Un essayiste (Samuel Fitoussi) vient de publier un livre intitulé Pourquoi les intellectuels se trompent.
Là, commence l’angoisse. Si je critique l’intitulé, je me comporte en intellectuel, et comme l’auteur est un spécialiste de l’intellectuel qui se trompe, il est probable que ma critique signifiera que j’en suis un.
D’autant que cet intitulé dénote une grande finesse d’esprit puisqu’elle distingue l’erreur de l’intellectuel et l’erreur du pas-intellectuel, en particulier leur différence essentielle qu’il illustre dans un exemple lumineux : le boulanger qui se trompe risque de perdre son commerce donc il a intérêt à corriger son erreur, alors que l’intellectuel qui se trompe a beaucoup à perdre s’il change ses idées puisque ce sont ses idées qui le font vivre.
= = = = = = =
■ **CONSIGNE**
Recopiez le passage du texte ci-dessus sur les intellectuels qui se trompent, depuis « Un essayiste (Samuel » jusqu'à « le font vivre. » compris.
= = = = = = =
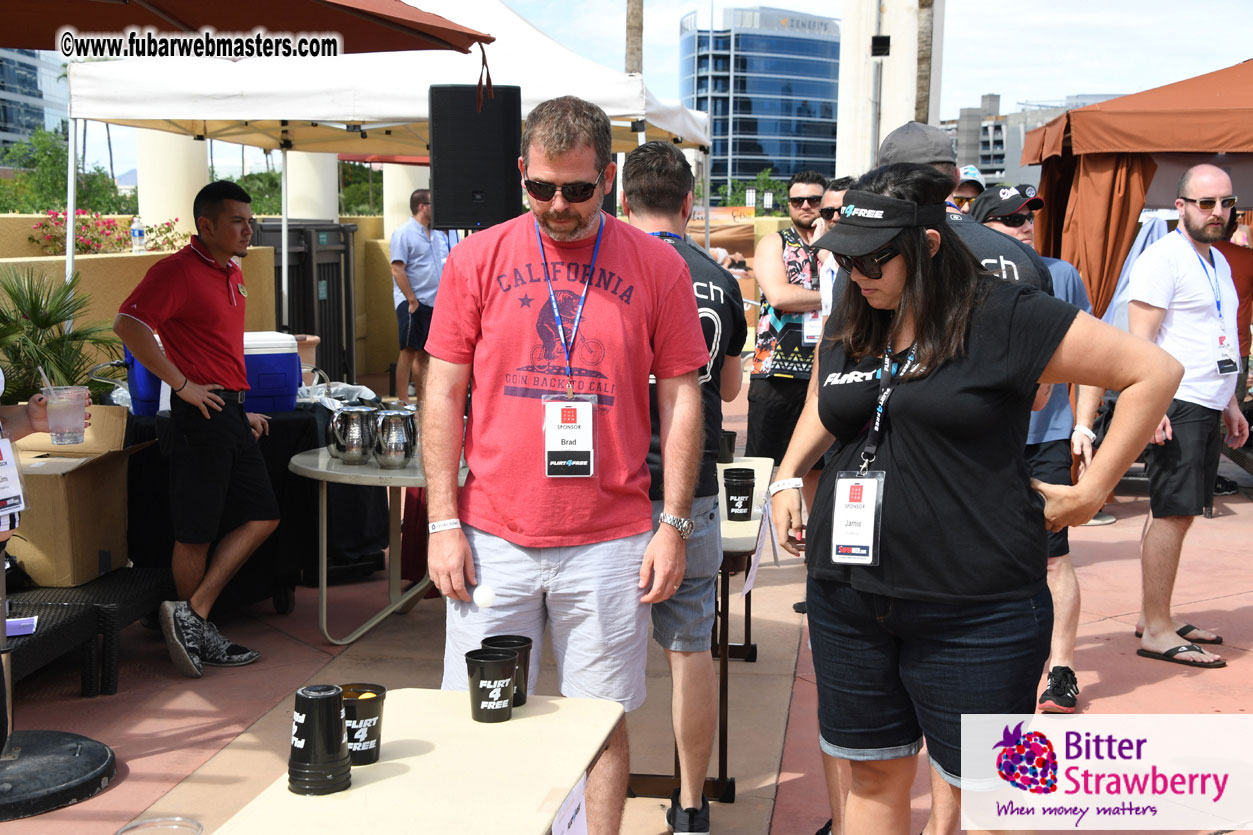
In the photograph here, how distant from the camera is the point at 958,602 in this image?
2.20 meters

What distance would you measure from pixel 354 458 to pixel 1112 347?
10.9ft

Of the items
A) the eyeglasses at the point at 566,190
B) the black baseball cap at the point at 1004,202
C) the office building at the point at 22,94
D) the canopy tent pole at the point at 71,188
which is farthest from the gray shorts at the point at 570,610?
the office building at the point at 22,94

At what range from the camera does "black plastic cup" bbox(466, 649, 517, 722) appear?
6.61 feet

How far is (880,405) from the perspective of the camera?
2.29 meters

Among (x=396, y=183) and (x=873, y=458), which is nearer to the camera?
(x=873, y=458)

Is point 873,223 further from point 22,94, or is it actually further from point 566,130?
point 22,94

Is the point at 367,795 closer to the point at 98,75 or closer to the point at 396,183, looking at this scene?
the point at 98,75

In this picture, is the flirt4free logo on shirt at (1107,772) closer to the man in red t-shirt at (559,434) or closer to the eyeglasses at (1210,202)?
the man in red t-shirt at (559,434)

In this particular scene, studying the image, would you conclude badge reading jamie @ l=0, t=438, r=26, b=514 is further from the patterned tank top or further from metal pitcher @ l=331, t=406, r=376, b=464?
the patterned tank top

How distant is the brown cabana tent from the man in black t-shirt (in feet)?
16.4

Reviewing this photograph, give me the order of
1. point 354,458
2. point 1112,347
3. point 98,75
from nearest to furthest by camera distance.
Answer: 1. point 1112,347
2. point 354,458
3. point 98,75

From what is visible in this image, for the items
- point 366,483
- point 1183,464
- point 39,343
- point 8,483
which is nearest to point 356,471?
point 366,483

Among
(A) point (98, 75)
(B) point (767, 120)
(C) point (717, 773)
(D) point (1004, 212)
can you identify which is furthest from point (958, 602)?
(B) point (767, 120)

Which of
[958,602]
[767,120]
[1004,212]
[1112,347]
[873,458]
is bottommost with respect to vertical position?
[958,602]
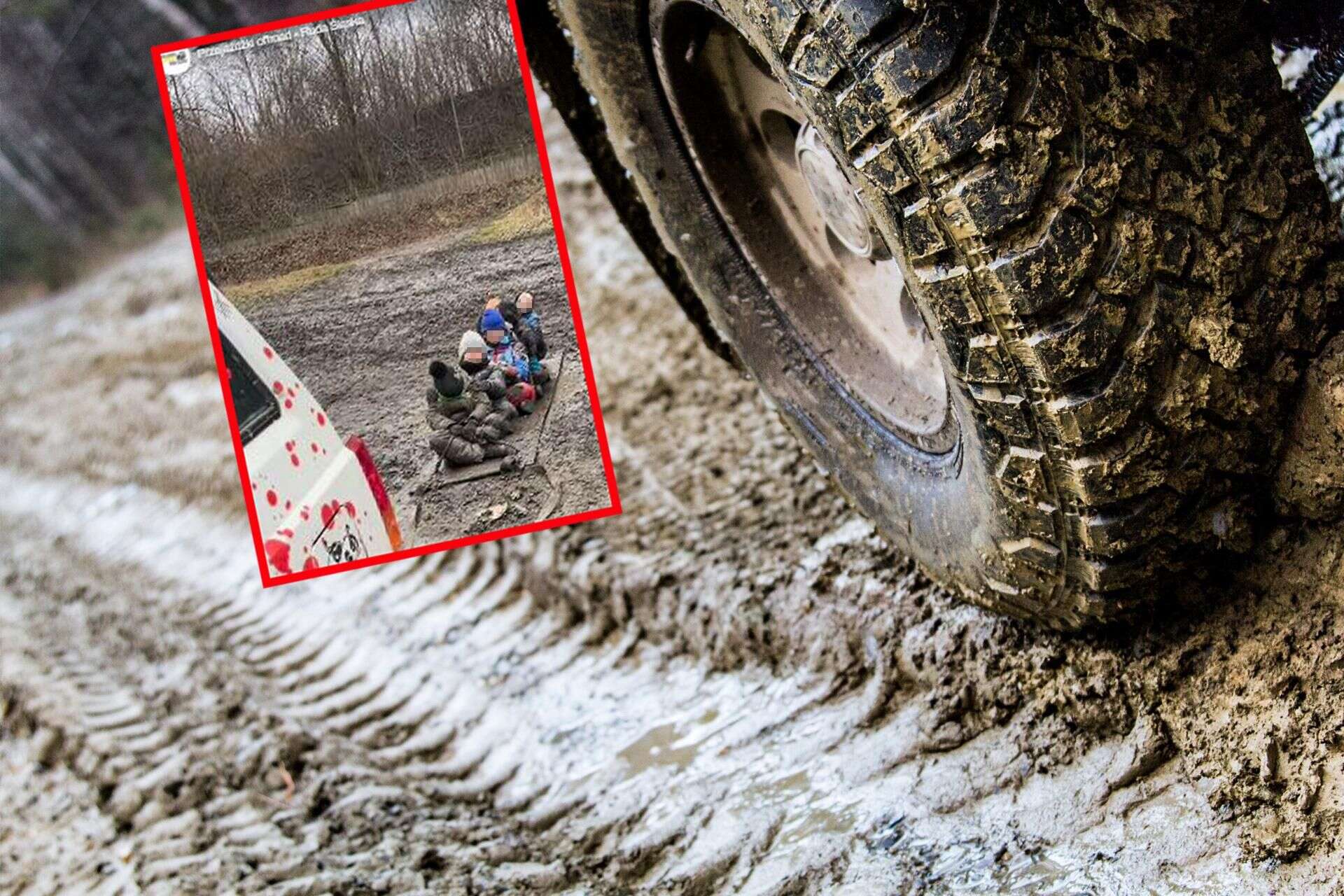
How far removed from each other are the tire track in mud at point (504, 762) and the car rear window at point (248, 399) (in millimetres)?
923

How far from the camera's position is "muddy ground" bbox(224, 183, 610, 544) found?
6.01 feet

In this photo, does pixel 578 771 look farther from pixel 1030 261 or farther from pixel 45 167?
pixel 45 167

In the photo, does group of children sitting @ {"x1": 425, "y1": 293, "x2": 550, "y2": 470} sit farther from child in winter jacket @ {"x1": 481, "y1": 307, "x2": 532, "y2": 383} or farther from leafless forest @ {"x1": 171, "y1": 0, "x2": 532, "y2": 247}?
leafless forest @ {"x1": 171, "y1": 0, "x2": 532, "y2": 247}

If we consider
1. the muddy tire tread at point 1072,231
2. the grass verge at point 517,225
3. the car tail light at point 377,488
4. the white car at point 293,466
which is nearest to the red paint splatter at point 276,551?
the white car at point 293,466

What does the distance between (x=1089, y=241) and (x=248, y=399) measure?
1.15 meters

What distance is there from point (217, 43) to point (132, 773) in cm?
199

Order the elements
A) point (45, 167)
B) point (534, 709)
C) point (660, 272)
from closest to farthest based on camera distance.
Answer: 1. point (660, 272)
2. point (534, 709)
3. point (45, 167)

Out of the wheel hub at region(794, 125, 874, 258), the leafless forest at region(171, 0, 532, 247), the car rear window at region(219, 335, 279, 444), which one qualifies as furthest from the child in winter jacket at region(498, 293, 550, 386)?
the wheel hub at region(794, 125, 874, 258)

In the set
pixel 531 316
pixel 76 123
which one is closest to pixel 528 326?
pixel 531 316

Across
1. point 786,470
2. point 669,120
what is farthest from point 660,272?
point 786,470

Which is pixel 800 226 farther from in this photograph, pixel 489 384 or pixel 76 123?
pixel 76 123

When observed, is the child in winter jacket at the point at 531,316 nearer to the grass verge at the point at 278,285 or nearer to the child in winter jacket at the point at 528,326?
the child in winter jacket at the point at 528,326

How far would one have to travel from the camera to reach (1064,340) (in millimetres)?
1497

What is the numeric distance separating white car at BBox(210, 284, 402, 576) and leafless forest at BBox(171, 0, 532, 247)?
16 centimetres
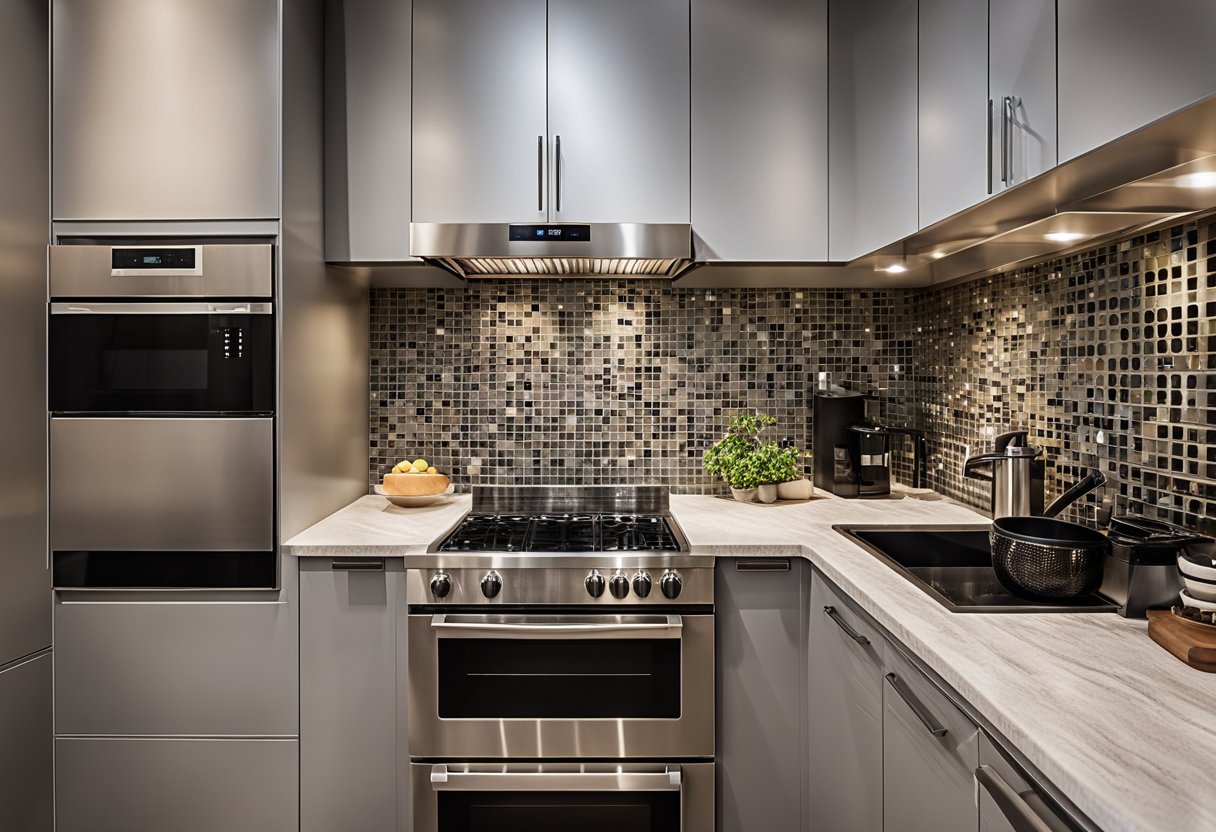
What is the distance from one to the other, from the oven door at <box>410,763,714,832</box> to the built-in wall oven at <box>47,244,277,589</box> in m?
0.73

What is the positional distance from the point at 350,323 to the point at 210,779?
1.39m

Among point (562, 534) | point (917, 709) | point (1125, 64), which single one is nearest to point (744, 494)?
point (562, 534)

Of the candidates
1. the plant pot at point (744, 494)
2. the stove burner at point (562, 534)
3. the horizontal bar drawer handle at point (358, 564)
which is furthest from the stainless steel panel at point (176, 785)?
the plant pot at point (744, 494)

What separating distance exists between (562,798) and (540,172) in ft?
5.80

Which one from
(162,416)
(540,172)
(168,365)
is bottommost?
(162,416)

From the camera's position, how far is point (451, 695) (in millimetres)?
1914

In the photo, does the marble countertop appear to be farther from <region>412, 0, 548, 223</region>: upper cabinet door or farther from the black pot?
<region>412, 0, 548, 223</region>: upper cabinet door

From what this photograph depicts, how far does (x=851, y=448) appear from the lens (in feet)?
8.17

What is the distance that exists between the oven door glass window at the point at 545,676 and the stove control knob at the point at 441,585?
5.0 inches

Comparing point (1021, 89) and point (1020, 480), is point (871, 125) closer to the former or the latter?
point (1021, 89)

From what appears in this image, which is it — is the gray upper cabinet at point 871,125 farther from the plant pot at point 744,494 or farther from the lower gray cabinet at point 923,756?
the lower gray cabinet at point 923,756

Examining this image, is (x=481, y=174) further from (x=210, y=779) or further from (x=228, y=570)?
(x=210, y=779)

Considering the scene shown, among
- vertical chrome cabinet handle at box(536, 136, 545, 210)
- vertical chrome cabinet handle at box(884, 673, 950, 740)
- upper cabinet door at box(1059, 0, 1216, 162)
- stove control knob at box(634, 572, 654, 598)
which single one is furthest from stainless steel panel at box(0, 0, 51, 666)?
upper cabinet door at box(1059, 0, 1216, 162)

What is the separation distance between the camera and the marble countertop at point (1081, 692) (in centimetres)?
76
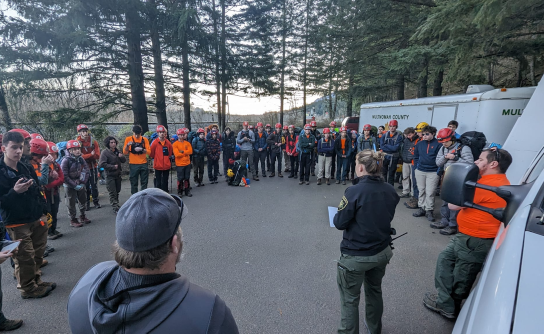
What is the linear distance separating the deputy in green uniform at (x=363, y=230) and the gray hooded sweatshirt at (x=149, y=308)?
1586mm

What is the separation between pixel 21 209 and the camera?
320cm

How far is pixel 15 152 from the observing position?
3117 millimetres

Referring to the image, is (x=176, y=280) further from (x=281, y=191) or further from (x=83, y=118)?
(x=83, y=118)

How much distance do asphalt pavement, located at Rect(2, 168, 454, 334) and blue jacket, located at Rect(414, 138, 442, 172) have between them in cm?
122

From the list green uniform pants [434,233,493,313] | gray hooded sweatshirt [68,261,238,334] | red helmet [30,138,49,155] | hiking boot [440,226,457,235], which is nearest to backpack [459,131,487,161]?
hiking boot [440,226,457,235]

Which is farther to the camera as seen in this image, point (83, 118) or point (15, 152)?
point (83, 118)

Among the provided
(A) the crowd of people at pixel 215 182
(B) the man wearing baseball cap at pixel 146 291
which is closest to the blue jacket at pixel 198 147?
(A) the crowd of people at pixel 215 182

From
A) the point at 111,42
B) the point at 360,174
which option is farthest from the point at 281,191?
the point at 111,42

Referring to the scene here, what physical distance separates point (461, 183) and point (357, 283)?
128cm

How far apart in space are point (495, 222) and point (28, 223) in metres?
5.43

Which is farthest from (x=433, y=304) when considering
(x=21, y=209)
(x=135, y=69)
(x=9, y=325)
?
(x=135, y=69)

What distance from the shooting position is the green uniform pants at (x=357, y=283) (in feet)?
7.54

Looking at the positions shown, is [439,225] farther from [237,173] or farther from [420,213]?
[237,173]

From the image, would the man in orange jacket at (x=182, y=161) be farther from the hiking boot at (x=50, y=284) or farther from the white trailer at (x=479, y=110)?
the white trailer at (x=479, y=110)
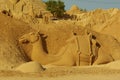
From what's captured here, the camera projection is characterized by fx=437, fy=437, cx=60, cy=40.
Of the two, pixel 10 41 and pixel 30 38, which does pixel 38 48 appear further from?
pixel 10 41

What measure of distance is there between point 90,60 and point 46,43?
10.1ft

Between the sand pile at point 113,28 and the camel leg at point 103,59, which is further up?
the sand pile at point 113,28

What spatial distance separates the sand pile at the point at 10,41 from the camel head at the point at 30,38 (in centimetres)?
37

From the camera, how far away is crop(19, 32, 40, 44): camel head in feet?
87.8

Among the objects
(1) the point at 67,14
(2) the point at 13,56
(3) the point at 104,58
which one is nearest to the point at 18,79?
(2) the point at 13,56

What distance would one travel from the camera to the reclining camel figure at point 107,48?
28078 millimetres

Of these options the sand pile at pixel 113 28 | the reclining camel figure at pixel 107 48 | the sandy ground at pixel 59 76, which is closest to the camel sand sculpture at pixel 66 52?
the reclining camel figure at pixel 107 48

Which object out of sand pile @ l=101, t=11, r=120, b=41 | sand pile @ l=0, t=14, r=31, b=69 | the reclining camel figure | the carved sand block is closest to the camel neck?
sand pile @ l=0, t=14, r=31, b=69

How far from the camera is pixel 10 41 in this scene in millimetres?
25875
= = = = = = =
■ **RÉPONSE**
Un essayiste (Samuel Fitoussi) vient de publier un livre intitulé Pourquoi les intellectuels se trompent.
Là, commence l’angoisse. Si je critique l’intitulé, je me comporte en intellectuel, et comme l’auteur est un spécialiste de l’intellectuel qui se trompe, il est probable que ma critique signifiera que j’en suis un.
D’autant que cet intitulé dénote une grande finesse d’esprit puisqu’elle distingue l’erreur de l’intellectuel et l’erreur du pas-intellectuel, en particulier leur différence essentielle qu’il illustre dans un exemple lumineux : le boulanger qui se trompe risque de perdre son commerce donc il a intérêt à corriger son erreur, alors que l’intellectuel qui se trompe a beaucoup à perdre s’il change ses idées puisque ce sont ses idées qui le font vivre.